(Lines of data)
[start]

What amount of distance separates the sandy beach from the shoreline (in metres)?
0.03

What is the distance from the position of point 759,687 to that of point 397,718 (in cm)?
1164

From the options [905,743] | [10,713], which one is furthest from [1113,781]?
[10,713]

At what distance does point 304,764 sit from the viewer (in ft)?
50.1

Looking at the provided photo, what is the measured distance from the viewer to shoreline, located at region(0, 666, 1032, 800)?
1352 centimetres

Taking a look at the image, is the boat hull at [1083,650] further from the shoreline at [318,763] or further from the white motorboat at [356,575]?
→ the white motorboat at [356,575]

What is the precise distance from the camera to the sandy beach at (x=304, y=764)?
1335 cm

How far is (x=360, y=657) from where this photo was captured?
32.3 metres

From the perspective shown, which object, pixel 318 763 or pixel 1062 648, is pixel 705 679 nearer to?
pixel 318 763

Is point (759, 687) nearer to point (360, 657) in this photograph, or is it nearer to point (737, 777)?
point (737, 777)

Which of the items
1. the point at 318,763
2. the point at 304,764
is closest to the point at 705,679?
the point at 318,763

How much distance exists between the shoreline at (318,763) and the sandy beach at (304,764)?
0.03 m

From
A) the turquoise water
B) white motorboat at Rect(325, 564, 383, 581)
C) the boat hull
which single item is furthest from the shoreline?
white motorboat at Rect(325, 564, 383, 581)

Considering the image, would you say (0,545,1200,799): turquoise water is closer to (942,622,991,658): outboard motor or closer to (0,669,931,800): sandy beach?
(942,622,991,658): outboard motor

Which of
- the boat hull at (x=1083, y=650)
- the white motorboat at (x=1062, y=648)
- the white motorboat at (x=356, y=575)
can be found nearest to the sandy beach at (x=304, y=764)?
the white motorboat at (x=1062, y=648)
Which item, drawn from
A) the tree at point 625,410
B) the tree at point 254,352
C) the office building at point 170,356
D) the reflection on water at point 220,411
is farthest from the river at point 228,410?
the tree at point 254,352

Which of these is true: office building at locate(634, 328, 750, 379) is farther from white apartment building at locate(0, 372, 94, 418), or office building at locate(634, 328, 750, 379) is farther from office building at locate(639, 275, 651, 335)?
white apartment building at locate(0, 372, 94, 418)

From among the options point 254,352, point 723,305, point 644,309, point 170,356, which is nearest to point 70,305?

[end]

The request:
Each record must be repeated exactly as it is.

Written response:
What amount of distance separates the sandy beach from the shoreline (in metres)?
0.03

What is the distance from the position of point 759,687 to that of point 397,718 (in cm)?
1164

From the options [905,743] | [10,713], which one is furthest from [1113,781]?
[10,713]

At what distance does point 304,764 sit from the viewer (in ft)?
50.1

Looking at the provided photo, what is the measured distance from the viewer to shoreline, located at region(0, 666, 1032, 800)?
1352 centimetres

Taking a look at the image, is the boat hull at [1083,650] further from the shoreline at [318,763] or further from the white motorboat at [356,575]?
→ the white motorboat at [356,575]

What is the precise distance from the camera to the sandy beach at (x=304, y=764)?
1335 cm

How far is (x=360, y=657) from where this photo was captured?
32.3 metres

From the perspective shown, which object, pixel 318 763 or pixel 1062 648, is pixel 705 679 nearer to?
pixel 318 763

Is point (759, 687) nearer to point (360, 657) in this photograph, or is it nearer to point (737, 777)?
point (737, 777)

Which of the items
1. the point at 318,763
2. the point at 304,764
is closest to the point at 705,679?
the point at 318,763

How much distance exists between the shoreline at (318,763) and the sandy beach at (304,764)?
0.03 m

From
A) the turquoise water
B) white motorboat at Rect(325, 564, 383, 581)
C) the boat hull
which single item is furthest from the shoreline?
white motorboat at Rect(325, 564, 383, 581)

Considering the image, would you say (0,545,1200,799): turquoise water is closer to (942,622,991,658): outboard motor or closer to (0,669,931,800): sandy beach?
(942,622,991,658): outboard motor

Which of
- the boat hull at (x=1083, y=650)
- the white motorboat at (x=1062, y=648)
- the white motorboat at (x=356, y=575)
can be found nearest to the sandy beach at (x=304, y=764)?
the white motorboat at (x=1062, y=648)
Which item, drawn from
A) the tree at point 625,410
B) the tree at point 254,352
C) the office building at point 170,356
D) the reflection on water at point 220,411
is farthest from the river at point 228,410?
the tree at point 254,352

Which of these is true: office building at locate(634, 328, 750, 379) is farther from white apartment building at locate(0, 372, 94, 418), or office building at locate(634, 328, 750, 379) is farther from office building at locate(639, 275, 651, 335)?
white apartment building at locate(0, 372, 94, 418)

From among the options point 254,352, point 723,305, point 644,309, point 170,356, which is nearest to point 70,305?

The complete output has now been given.